New international paper answers age-old question in Ecology
February 27, 2015
A new paper published today in the journal, Ecology, has answered a longstanding ecological question.
Diane Srivastava, one of the authors of the study, a Wall Scholar and a UBC Professor of Ecology, says that by collating data from around the world on a common aquatic food web, the study has determined why some habitats seem to have a lot of predators, while other habitats just have a few.
“Habitats with lots of predators are often large,” says Srivastava. “The types of predators that are highly efficient in consuming prey, like fish, lizards, frogs or carnivorous insects like damselflies, are exactly the same types of predators that are sensitive to the disturbances in small habitats.”

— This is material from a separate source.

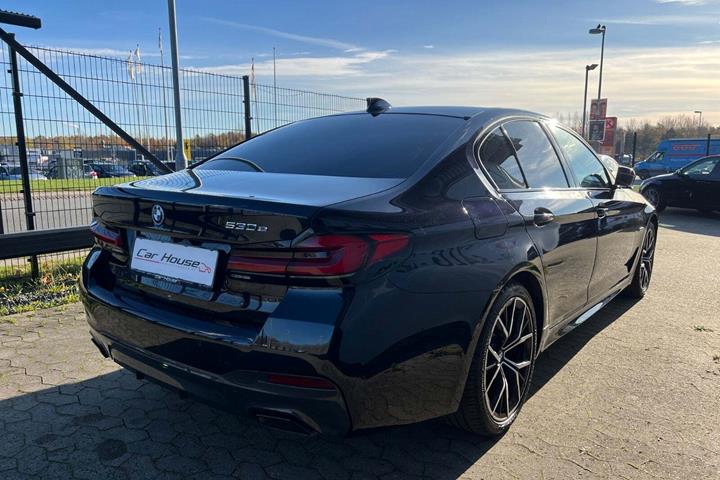 Sort BMW 530e fra 2022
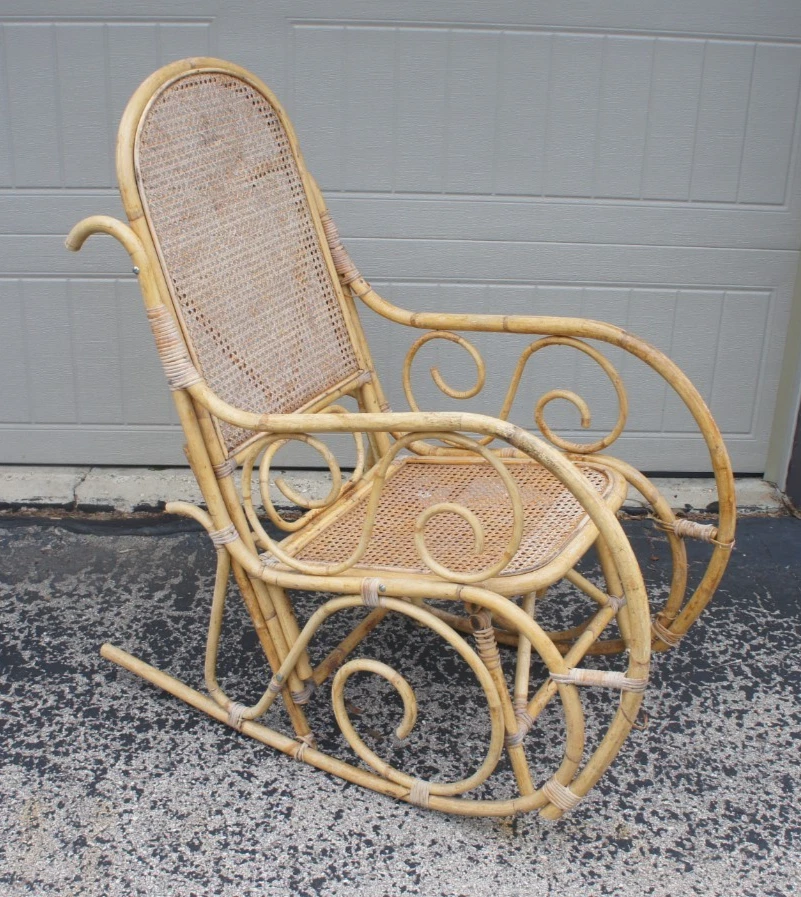 25+ Original Mid-Century Modern Antique Rocking Chairs for sale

The study showed that in sites with damselflies, the large bromeliad plants were disproportionately full of predators (including damselflies), which drove down the number of prey. The sensitivity of a dominant predator- damselfly larvae- to the size of its habitat can cascade through multiple levels in the foodchain, creating a shift in the entire food web as the bromeliad plant size increases.

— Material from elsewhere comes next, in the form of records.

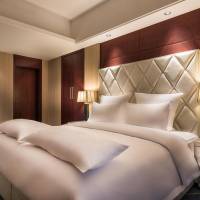 Deluxe Executive King Room with Lounge Access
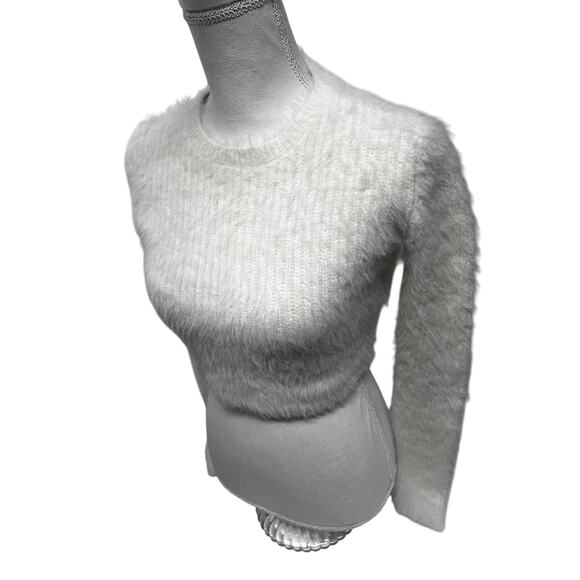 Zara Ivory Eyelash Faux Fur Cropped Knit Sweater Top Small Stretch - Picture 2 of 6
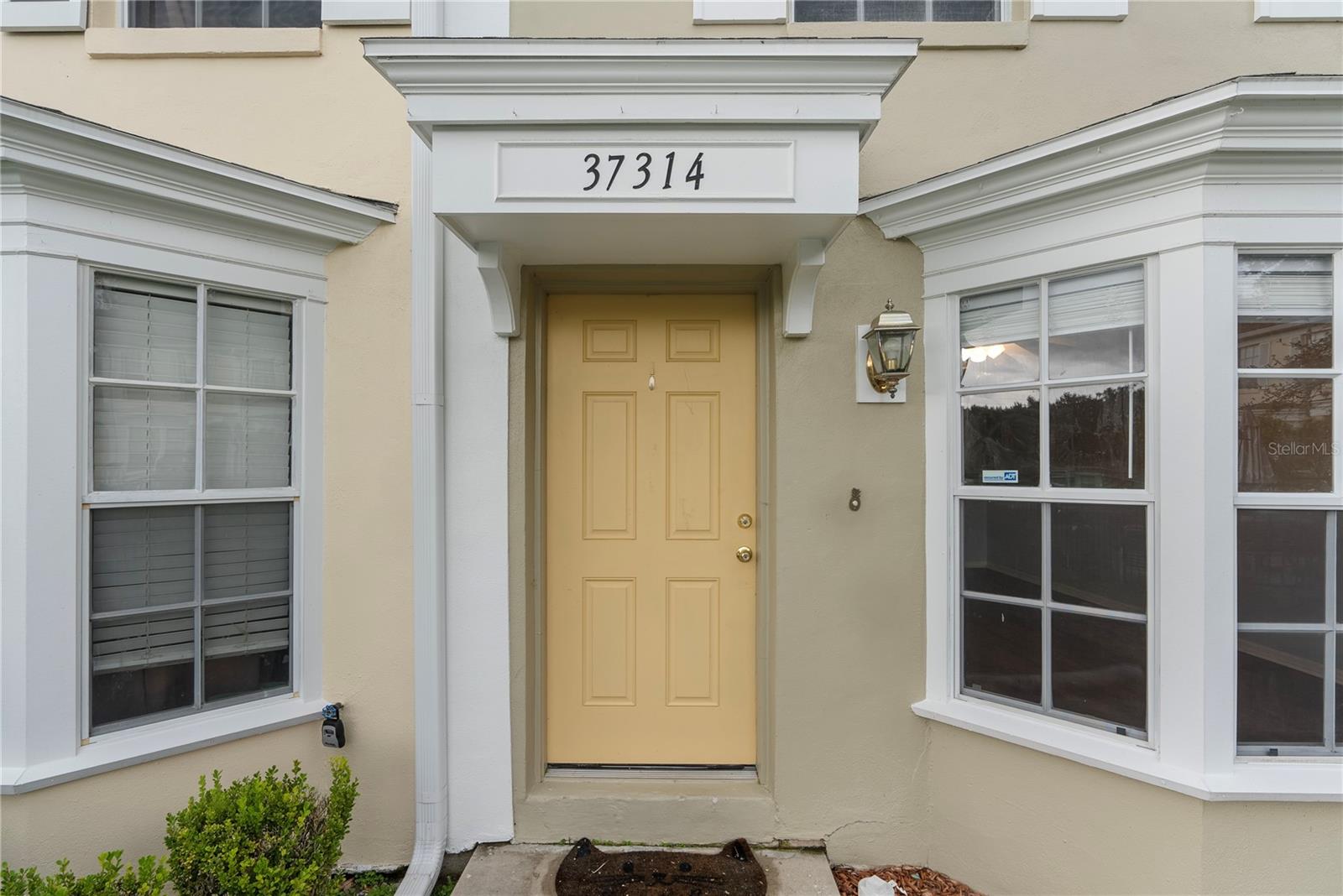 37314 EMBASSY PARK LN — photo 2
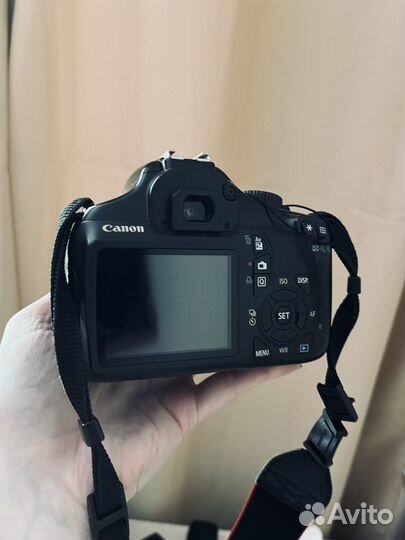 Зеркальный фотоаппарат Canon eos 1100D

Researchers collected composition and biomass data from 651 plant communities (bromeliads) from eight sites across Central and South America differing in environmental conditions, species pools and the presence of large-bodied carnivorous insect predators, like damselflies.
This is one of the first publications of the Bromeliad Working Group, an international network of researchers, who has pooled their data to answer big questions in ecology like this one.
“Important generalities can emerge when we examine ecological patterns not just in one location, but around the world,” adds Srivastava.
“This shows the power of scientists pooling their data when they study the same system but in different parts of the world. We could have never determined this from data from just one site.”